* [Metin]
'''
• İSTANBUL
  • İMSAK
    00:00
    GÜNEŞ
    00:00
    ÖĞLE
    00:00
    İKİNDİ
    00:00
    AKŞAM
    00:00
    YATSI
    00:00
  • 0.0
  • 0.0
  • 0.0
Zekeriya Say
Zekeriya Say
TÜM YAZILARI

Günaydın Ahmet Hoca!

06 Nisan 2023
A


Zekeriya Say İletişim: [email protected]

 

Kemal Kılıçdaroğlu liderliğindeki CHP, 31 Mart 2019’da gerçekleşen yerel seçimler öncesi başlattığı seçim kampanyasında, “Mart’ın sonu bahar”  sloganını kullanmış ve hazırlanan reklam filminde, “Başkanlarımız ayrım yapmaksızın halkı kucaklayacak. Çünkü Türkiye daha iyisini hak ediyor” ifadelerine yer vermişti.

Yapılan kirli ittifaklar neticesinde, başta İstanbul ve Ankara olmak üzere bazı büyükşehirler CHP’lilerin eline geçti…

İstanbul halkı olarak bizler, CHP’li Ekrem İmamoğlu’nun gelişiyle, baharı görmeden kara kışa tutulduk…

Türkiye şimdi de 14 Mayıs 2023 Cumhurbaşkanlığı seçimlerine hazırlanıyor. 

7’li koalisyonun cumhurbaşkanı adayı ve CHP lideri Kılıçdaroğlu, bu seferki kampanyasının sloganını, “sana söz yine baharlar gelecek” diye belirledi. 

Devletin şerefli bürokratlarına parmak sallayan, hükümet yetkililerini “yargılayacağız” sözleriyle tehdit eden Kılıçdaroğlu, önce Trabzon mitinginde, ardından Twitter’daki profil fotoğrafında, sözde baharı simgeleyen ve kırmızı beyaz iplikten yapılan “marteniçka” isimli bir urgan kullandı. 

Urgana atılan “düğüm” ise oldukça manidardı.

CHP’nin cemaziyülevvelini bilenler, “gardırop devrimleri” yüzünden binlerce Müslüman’ın idam edildiğini unutmayanlar, “darağacı” izlenimi veren bu paylaşımla, muhaliflere örtülü mesajlar verildiğini öne sürüyor.

“Helalleşme’ tiyatrosuyla yürütülen bu seçim kampanyasının ardından maazallah iktidara gelirlerse, Kılıçdaroğlu ve adamlarının çok büyük bir “hesaplaşma” içerisine girecekleri söyleniyor.

Üstelik bu “sır” değil.. 

Bizatihi Kemal Kılıçdaroğlu, hizmetle geçen 21 yıllık AK Parti iktidarıyla hesaplaşacaklarını, milli iradenin temsilcilerini, “Hapislerde çürüteceğiz, ağır cezalar getireceğiz” sözleriyle, zindanlarda çürüteceklerini dillendiriyor.

Tabii Bay Kemal konuşur da avanesi boş durur mu?
'''
* [Görev 1] Metinde "Günaydın Ahmet Hoca!" ifadesinden "ifadelerine yer vermişti." ifadesine kadar uzanan bölümü, iki uç dahil, hiçbir değişiklik yapmadan çıkarın.

* [Gösterilen kayıtlar]
'''
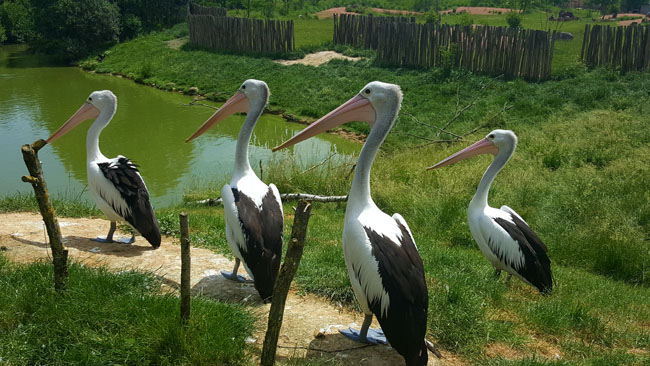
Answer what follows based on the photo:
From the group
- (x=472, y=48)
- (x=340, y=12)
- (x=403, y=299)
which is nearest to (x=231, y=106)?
(x=403, y=299)

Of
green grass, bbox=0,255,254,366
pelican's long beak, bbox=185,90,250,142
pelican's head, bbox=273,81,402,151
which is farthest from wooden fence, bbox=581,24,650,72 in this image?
green grass, bbox=0,255,254,366

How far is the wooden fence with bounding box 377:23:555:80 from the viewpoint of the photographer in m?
16.1

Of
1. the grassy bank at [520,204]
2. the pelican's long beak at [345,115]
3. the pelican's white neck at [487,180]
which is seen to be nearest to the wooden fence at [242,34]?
the grassy bank at [520,204]

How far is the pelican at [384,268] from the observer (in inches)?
128

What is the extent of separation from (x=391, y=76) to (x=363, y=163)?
14404mm

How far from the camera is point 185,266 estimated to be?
2934 mm

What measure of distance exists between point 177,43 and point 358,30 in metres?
9.96

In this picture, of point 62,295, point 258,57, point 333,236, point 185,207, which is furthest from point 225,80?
point 62,295

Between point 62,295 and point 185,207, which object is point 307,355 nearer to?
point 62,295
'''
* [Görev 2] Kayıtlarda "In this picture, of" ifadesini içeren satırdan kayıtların sonuna kadar uzanan bölümü, "furthest" yerine "farthest" koyarak güncelleyin. Yalnızca bu satırları verin, geri kalan her şeyi olduğu gibi bırakın.

* [Yazılı yanıt 1]
Günaydın Ahmet Hoca!

06 Nisan 2023
A


Zekeriya Say İletişim: [email protected]

 

Kemal Kılıçdaroğlu liderliğindeki CHP, 31 Mart 2019’da gerçekleşen yerel seçimler öncesi başlattığı seçim kampanyasında, “Mart’ın sonu bahar”  sloganını kullanmış ve hazırlanan reklam filminde, “Başkanlarımız ayrım yapmaksızın halkı kucaklayacak. Çünkü Türkiye daha iyisini hak ediyor” ifadelerine yer vermişti.

* [Yazılı yanıt 2]
In this picture, of point 62,295, point 258,57, point 333,236, point 185,207, which is farthest from point 225,80?
point 62,295

Between point 62,295 and point 185,207, which object is point 307,355 nearer to?
point 62,295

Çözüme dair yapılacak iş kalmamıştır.